In the previous campaign, those self-employed workers who earned more than 1,000 euros in income were required to make the declaration, in a change that marks one of the great novelties of the new step through the Treasury offices. Now they will have to present it regardless of their level of income, which will allow the Tax Agency to have greater monitoring of the operations of the self-employed.

There could be taxpayers who until now had not made the declaration: what should be taken into account if doing so for the first time as a self-employed person? "There tend to be more errors in the concept of expense, what is considered and what is not. Some are not clear about amortization, the cash criteria or the expense allocation criteria," responds Juan Osuna, partner responsible for tax at Fieldfisher. As an example, he says that a car would make more sense to see as an expense, but that a telephone or a computer would have to be depreciated. "Sometimes there is more failure in this among the smaller self-employed."
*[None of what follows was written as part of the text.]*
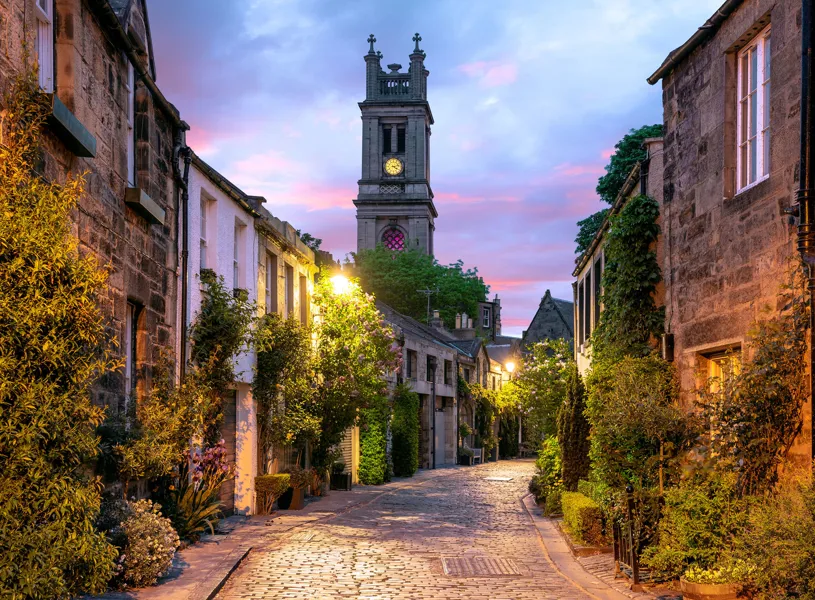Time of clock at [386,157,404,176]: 4:12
For the group, the maxim of reviewing the draft made by the Tax Agency applies even more, since there may be income and expenses not collected that change the result of the declaration. It may be more appropriate for them to have a manager. "If you are self-employed, they normally ask you to present a book of invoices already issued with what expenses and income you have. And that is beyond the control of many...", he points out. Unlike an employed worker, "here there can be a little more lack of control, especially among those who do not have VAT operations - mentions a doctor or dentist - and it is more difficult for them to collect information."